◆ **Task objective**
Copy the text of every record below word for word, leaving the pictures out.

◆ **Supplied data**
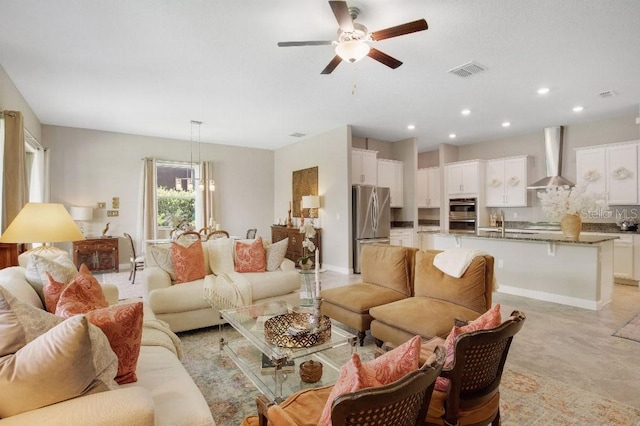 living room with ceiling fan with notable chandelier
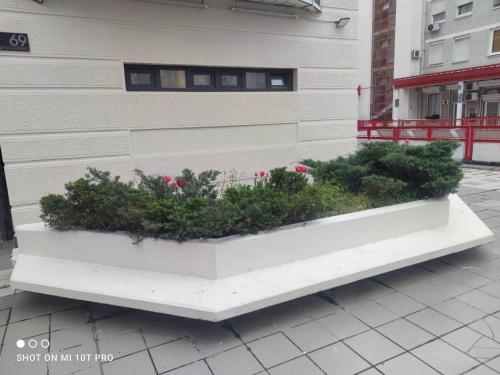 a white bench with plants in it next to a building at Biblioteka Spa Suite in Novi Beograd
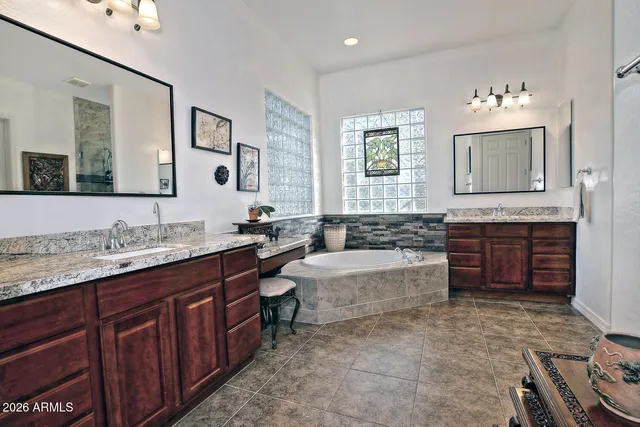 a spacious bathroom with a tub sink and mirror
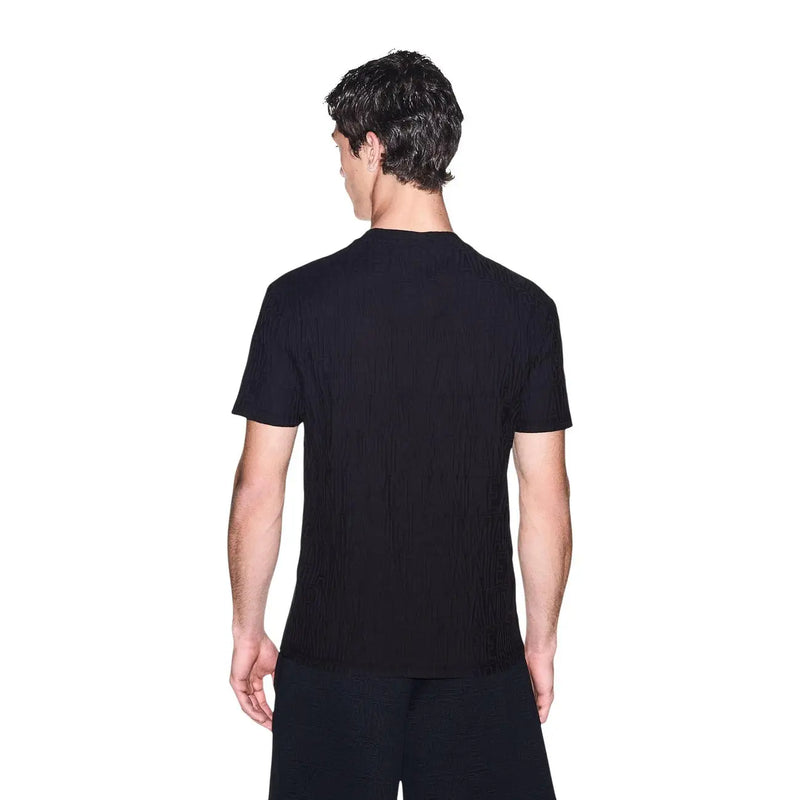 Armani Exchange T-shirt noir en coton pour homme, à manches courtes et à texture côtelée discrète.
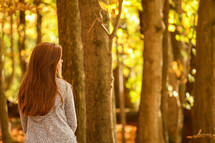 girl standing in a forest alone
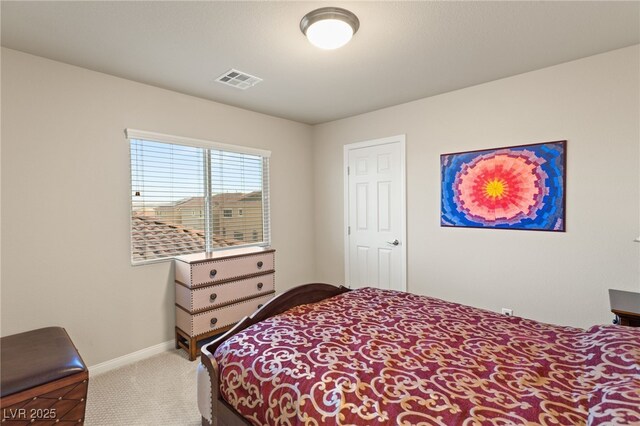 carpeted bedroom with visible vents and baseboards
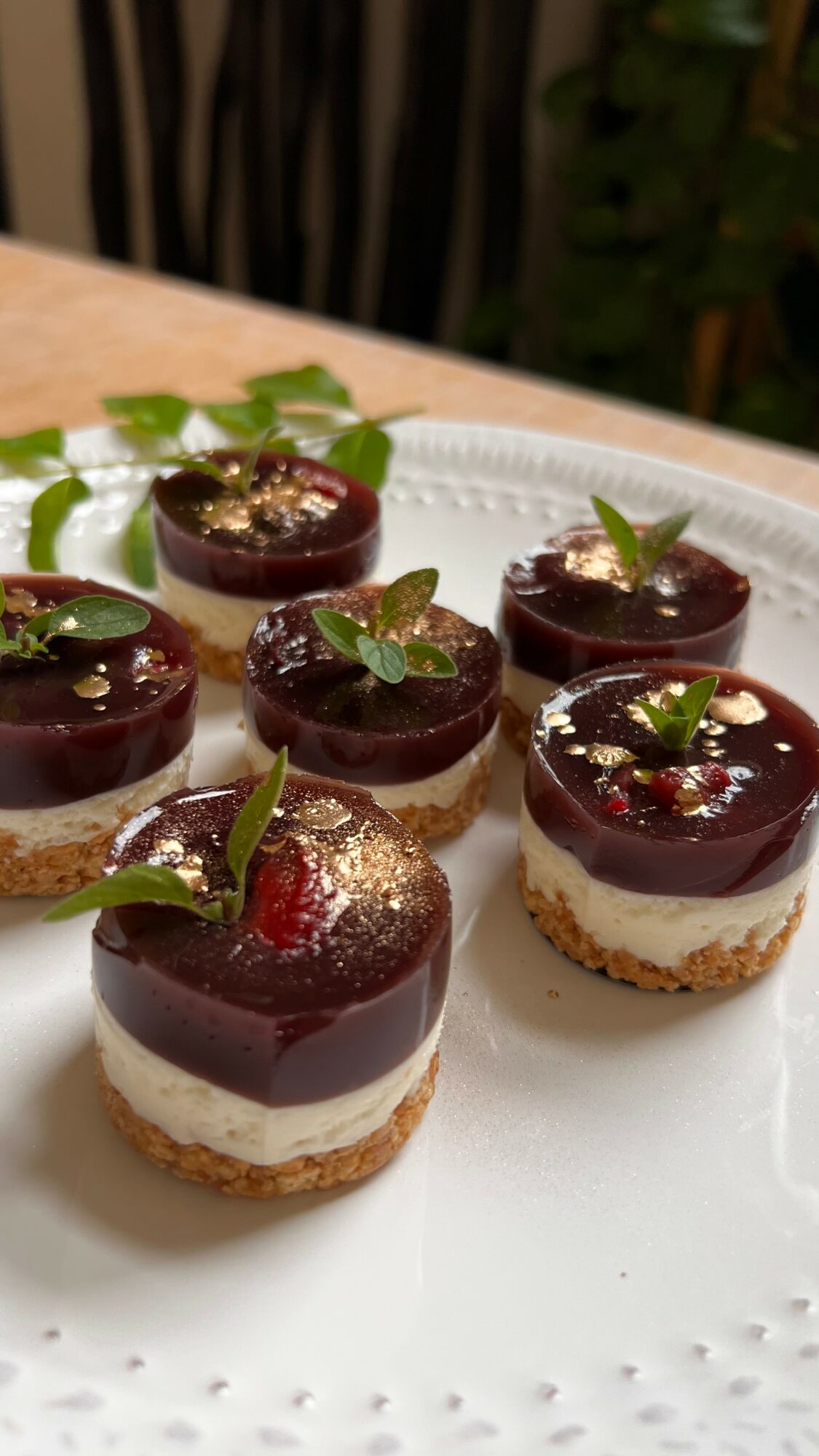 Six small layered desserts with dark glossy topping, garnished with mint leaves and edible gold, on a white plate.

◆ **Response for this exercise**
 living room with ceiling fan with notable chandelier
 a white bench with plants in it next to a building at Biblioteka Spa Suite in Novi Beograd
 a spacious bathroom with a tub sink and mirror
 Armani Exchange T-shirt noir en coton pour homme, à manches courtes et à texture côtelée discrète.
 girl standing in a forest alone
 carpeted bedroom with visible vents and baseboards
 Six small layered desserts with dark glossy topping, garnished with mint leaves and edible gold, on a white plate.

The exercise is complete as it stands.